Breath is detected via a Freescale pressure sensor. In the photo below, the mouthpiece (the clear plastic vinyl tubing that the player blows into) is connected to a box with some 1/4" tubing. The box contains the pressure sensor, along with the other wiring interconnects. At the top of the mouthpiece, there is a "T" connector that allows half of the airflow to exit (so the player feels like s/he is blowing through the instrument) and the rest goes to the pressure sensor. The Arduino code reads the sensor and produces MIDI Breath Controller data.




Slide Position is detected with a SpectraSymbol 500mm SoftPot linear potentiometer. The SoftPot is adhered to the aluminum stock using the adhesive backing provided with the SoftPot. The aluminum stock is screwed to a slightly wider piece of plexiglass. A mechanism slides along the edges of the plexiglass. The bearing surfaces are made of teflon block. I cut a groove in two pieces of the block using a router, and these grooves line up with and ride along the plexiglass, as shown below.



In the middle of the clear block, you can see what appears to be a setscrew. This is actually a stylus that is manufactured by SpectraSymbol. You can't see it in the photo, but the end of the screw is a small nylon stylus that rides on a small spring that provides a constant force. This makes the pressure on the SoftPot very consistent, which means the slide behavior is very predictable.

The Arduino code reads the slide position and computes the appropriate pitch bend to send. My most recent firmware also includes a mode where the slide positions are quantized - in effect, the slide "clicks into position" automatically. Although a glissando isn't possible with this setup, the instrument's notes are always in tune. The slide quantization mode can be toggled on and off using the thumb of the right hand (there was a spare button on the joystick handle that was perfect for that).

A future enhancement I'm considering is providing an LED on the instrument that lights up when the player has the slide in one of the seven positions (well, actually, within a certain range of the dead-on position).
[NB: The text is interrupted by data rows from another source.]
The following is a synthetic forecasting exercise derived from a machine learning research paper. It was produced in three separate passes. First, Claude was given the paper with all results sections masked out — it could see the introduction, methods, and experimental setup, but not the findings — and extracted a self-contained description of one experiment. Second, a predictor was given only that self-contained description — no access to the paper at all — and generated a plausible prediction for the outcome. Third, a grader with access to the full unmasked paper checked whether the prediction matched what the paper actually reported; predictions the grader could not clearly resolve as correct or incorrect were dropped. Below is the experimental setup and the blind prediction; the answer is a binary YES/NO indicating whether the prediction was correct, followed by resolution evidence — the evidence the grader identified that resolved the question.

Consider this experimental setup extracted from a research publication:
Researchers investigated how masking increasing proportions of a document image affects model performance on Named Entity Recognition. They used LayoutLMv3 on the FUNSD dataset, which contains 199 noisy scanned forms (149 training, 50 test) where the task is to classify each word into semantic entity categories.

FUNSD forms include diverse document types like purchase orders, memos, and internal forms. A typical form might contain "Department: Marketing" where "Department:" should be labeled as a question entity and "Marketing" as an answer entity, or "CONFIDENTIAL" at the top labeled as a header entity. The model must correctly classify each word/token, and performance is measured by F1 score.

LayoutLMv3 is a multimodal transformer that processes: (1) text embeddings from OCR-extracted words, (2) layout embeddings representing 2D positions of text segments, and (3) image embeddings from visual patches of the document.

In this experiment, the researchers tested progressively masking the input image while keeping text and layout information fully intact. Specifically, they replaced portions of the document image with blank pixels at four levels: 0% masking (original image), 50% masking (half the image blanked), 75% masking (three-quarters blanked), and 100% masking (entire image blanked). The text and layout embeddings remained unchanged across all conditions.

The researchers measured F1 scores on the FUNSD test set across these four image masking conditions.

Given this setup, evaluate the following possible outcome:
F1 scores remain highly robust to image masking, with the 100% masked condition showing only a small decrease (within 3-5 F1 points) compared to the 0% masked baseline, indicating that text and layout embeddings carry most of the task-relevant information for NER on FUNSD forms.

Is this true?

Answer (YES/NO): YES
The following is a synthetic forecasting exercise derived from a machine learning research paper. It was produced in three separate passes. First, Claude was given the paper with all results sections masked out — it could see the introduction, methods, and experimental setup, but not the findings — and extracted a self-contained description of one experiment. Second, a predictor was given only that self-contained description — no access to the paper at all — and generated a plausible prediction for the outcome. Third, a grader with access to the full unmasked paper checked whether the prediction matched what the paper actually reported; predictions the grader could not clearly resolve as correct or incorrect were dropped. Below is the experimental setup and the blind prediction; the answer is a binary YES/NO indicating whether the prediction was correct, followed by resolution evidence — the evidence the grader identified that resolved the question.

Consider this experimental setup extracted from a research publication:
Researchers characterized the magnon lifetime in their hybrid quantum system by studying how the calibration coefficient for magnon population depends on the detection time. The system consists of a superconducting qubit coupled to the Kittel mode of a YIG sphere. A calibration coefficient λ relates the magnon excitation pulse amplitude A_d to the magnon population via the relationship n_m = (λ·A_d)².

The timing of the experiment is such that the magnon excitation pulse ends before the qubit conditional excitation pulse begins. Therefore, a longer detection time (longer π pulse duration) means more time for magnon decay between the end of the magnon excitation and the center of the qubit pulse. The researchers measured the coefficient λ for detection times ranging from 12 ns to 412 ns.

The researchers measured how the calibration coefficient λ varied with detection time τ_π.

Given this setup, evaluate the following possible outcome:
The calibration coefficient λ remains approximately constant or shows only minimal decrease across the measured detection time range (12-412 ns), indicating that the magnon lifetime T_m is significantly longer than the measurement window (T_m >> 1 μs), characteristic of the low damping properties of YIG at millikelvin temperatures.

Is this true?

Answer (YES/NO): NO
Trombonists are used to reaching out to touch the bell to gauge where 3rd position is; this LED would do the same thing, but for all seven positions.

Overtone Selection is accomplished via a set of four switches on the handle that the player uses to move the slide. Here's a picture of the handle:



The handle is a repurposed joystick, with some momentary switches epoxied into some (very crudely drilled) holes I made in the handle. The "trigger" button is actuated with the index finger, and the remaining buttons are operated with the second, third, and fourth fingers. By using a simple "chording" method, the player can select any one of eight overtones:

Overtone 0: off off off off
Overtone 1: on off off off

Overtone 2: on on off off
Overtone 3: on on on off
Overtone 4: on on on on
Overtone 5: off on on on
Overtone 6: off off on on
Overtone 7: off off off on

Now, only 8 overtones is not really enough to make a trombone player feel at home (most accomplished players can produce at least 10), so I need to think about this some more, but 8 overtones does give me enough range to play stuff that's interesting.

Here's a short video of me playing a little improvisation on the instrument. I still have some work ahead of me to produce a patch that makes the instrument play well. The patch you're hearing is one I built for the ES2 FM synth that comes with Apple Logic Express.


video


I have to say that, while the instrument is still pretty glitchy, I'm starting to feel like it's possible to be expressive with it. I'm also feeling like the instrument is pretty consistent; it behaves predictably, which allows me to practice a musical passage, get it right, and then to be able to perform it in a repeatable fashion.